- **Problems and tasks**
1. In the text on grant dispute procedures, which board is named as an example of a body that already uses mediation and other conciliatory approaches?
2. In the text on grant dispute procedures, rewrite the paragraph beginning "3. Upon issuance of an agency decision" as a short list that keeps its main facts.

- **Text shown**
------------------------------------------------------------

Agencies should encourage their program and
decisional officials to resolve grievances
informally, and provide training to improve their
abilities to do so. In undertaking such training,
agencies should work with those agencies that
already have begun to make use of mediation and
other conciliatory approaches, such as the
Departmental Grant Appeals Board in the Department
of Health and Human Services, and existing groups
with expertise in these methods of dispute
resolution.
B. Notice of Agency
Action
3. Upon issuance of an
agency decision which (if not appealed) represents
final agency action, each grantmaking agency should
provide prompt notice of its action to the affected
grantee or vested applicant. If the action is
adverse to a grantee or vested applicant, the
agency's notice, at a minimum, should provide a
brief statement of the legal or factual basis for
the action; state the nature of any sanctions to be
imposed; and describe any available appeal
procedures, including applicable deadlines and the
name and address of the agency official to be
contacted in the initial stages of an appeal.
C. Administrative
Appeal Procedures
4. Each Federal
grantmaking agency should provide the additional
opportunity for some type of administrative appeal
in at least certain kinds of grant- related
disputes. This appeal may be conducted orally or in
writing, depending on the nature of the dispute,
and may be expedited where appropriate. In
determining whether an administrative appeal should
be afforded and the form of any such appeal for
particular classes of disputes, agencies should
consider the probable impact of the adverse action
on the complainant, the importance of procedural
safeguards to accurate decisionmaking in each class
of dispute, the probable nature and complexity of
the factual and legal issues, the financial and
administrative burden that would be imposed upon
the agency, the need for a perception of the
government's fairness in dealing with grantees and
vested applicants, and the usefulness of appeal
procedures to give feedback on administrative
problems.
5. In light of the factors
described in paragraph 4, each federal grantmaking
agency should provide the opportunity for some kind
of administrative appeal with regard to adverse
actions involving:
a. The performance of an
existing grant, including disputes involving
debarment, termination, suspension, voiding of a
grant agreement, cost disallowances, denials of
cost authorizations, and cost rate
determinations;
b. The denial of funding
to applicants for entitlement grants, including
disputes involving the applicant's eligibility,
amount of funding to be received, and application
of award criteria or pre-established review
procedures; and
c. The denial of
applications for non-competitive continuation
awards where the denial is for failure to comply
with the terms of a previous award.

------------------------------------------------------------

- **Extracted entries**
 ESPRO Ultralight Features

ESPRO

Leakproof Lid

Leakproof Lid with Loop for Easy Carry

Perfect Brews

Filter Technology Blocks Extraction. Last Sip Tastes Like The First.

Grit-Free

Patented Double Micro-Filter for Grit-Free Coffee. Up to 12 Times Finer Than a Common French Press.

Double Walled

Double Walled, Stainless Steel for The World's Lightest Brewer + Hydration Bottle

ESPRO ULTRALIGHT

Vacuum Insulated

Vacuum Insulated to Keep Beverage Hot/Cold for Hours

------------------------------------------------------------

- **Set of answers**
1. The Departmental Grant Appeals Board in the Department of Health and Human Services.

2.
- When an agency issues a decision that would be final agency action if not appealed, each grantmaking agency should promptly notify the affected grantee or vested applicant.
- If the action is adverse, the notice should at least:
  - briefly state the legal or factual basis for the action
  - state the nature of any sanctions to be imposed
  - describe any available appeal procedures, including applicable deadlines and the name and address of the agency official to contact in the initial stages of an appeal